Re: proposal for faults

Oh, no!

On Thu, 02 Oct 2003 22:54:34 +0600
Sanjiva Weerawarana <sanjiva@watson.ibm.com> wrote:
> "Jeffrey Schlimmer" <jeffsch@windows.microsoft.com> writes:
> > 
> > Would fault/messageReference resolve to
> > interface/operation/{input,output}? Or would it resolve to something
> > defined by interface/@pattern?
> 
> I'm confused .. let me try a full syntax example:
> 
> <interface name="foo">
>   <operation name="this-is-irrelevant"
>              pattern="http://mypatterns.org/pattern1">
>     <input messageReference="M1" headers=".." body=".."/>
>     <input messageReference="M2" body=".."/>
>     <output messageReference="M3" body=".."/>
>     <output messageReference="M4" body=".."/>
>     <fault messageReference="F1" details=".."/>
>     <fault messageReference="F2" details=".."/>
>     <fault messageReference="F3" details=".."/>
>   </operation>
> </interface>
> 
> So, presumably the pattern @ http://../pattern1 has messages called 
> M1..M4 and fault messages called F1..F3 that fly back or forth.

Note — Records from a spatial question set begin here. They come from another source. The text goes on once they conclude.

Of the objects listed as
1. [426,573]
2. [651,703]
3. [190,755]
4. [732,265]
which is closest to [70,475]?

The
> value of operation/fault/@messageReference will be on of the names
> F1..F3 given by the pattern definition and therefore the pattern
> definition would indicate which way the message is flow (in or out). 

I can't support this!  It would force the definition of faults back into
the patterns, rather than using the fault rulesets.  Here's a simple
counterexample of what I thought we were discussing:

<interface name="foo">
  <operation name="this-is-irrelevant"
             pattern="http://mypatterns.org/pattern1">
    <input messageReference="M1" headers=".." body=".."/>
    <output messageReference="M2" body=".."/>
    <fault messageReference="M2" details="F1"/>
    <fault messageReference="M2" details="F2"/>
    <fault messageReference="M4" details="F3"/>
  </operation>
</interface>

That's an input-output pattern, and it uses fault-replaces-message. 
Here's the same, with message-triggers-fault:

<interface name="foo">
  <operation name="this-is-irrelevant"
             pattern="http://mypatterns.org/pattern1">
    <input messageReference="M1" headers=".." body=".."/>
    <output messageReference="M2" body=".."/>
    <fault messageReference="M1" details="F1"/>
    <fault messageReference="M1" details="F2"/>
    <fault messageReference="M2" details="F1"/>
    <fault messageReference="M2" details="F3"/>
  </operation>
</interface>

In the first pattern, the only place a fault can occur is replacing
message M2.  Note that this could be minimized, in the same way that
input/@messageReference and output/@messageReference can be minimized
(omitted, that is).  If there's only one thing it can be, then it
becomes optional.

In the second pattern, a fault may be triggered by either message.  The
fault/@messageReference is therefore required (although
input/@messageReference and output/@messageReference could be omitted). 
In the second example, fault F1 may be sent in either direction; F2 can
only be triggered by message M1, and F3 can only be triggered by M2.

I *really* don't want to fall back into the place where we have to
define every possible location in which a fault occurs, which the
proposal I'm responding to seems to require.

> Thus, whether a fault is inbound or outbound is fully determined 
> based on the messageReference the fault element indicates. 

Still true, largely.  Actually, in the examples I provide above,
direction is determined by @messageReference + the fault ruleset used by
the pattern.  The relationship is probably slightly more obvious for
fault-replaces-message.  An interesting variation might be: use
attributes @replaces="messageReference" or
@triggeredBy="messageReference".

> Now, can you re-ask your question please? I didn't grok it at all.

Amy!
(offering water ...)
-- 
Amelia A. Lewis
Architect, TIBCO/Extensibility, Inc.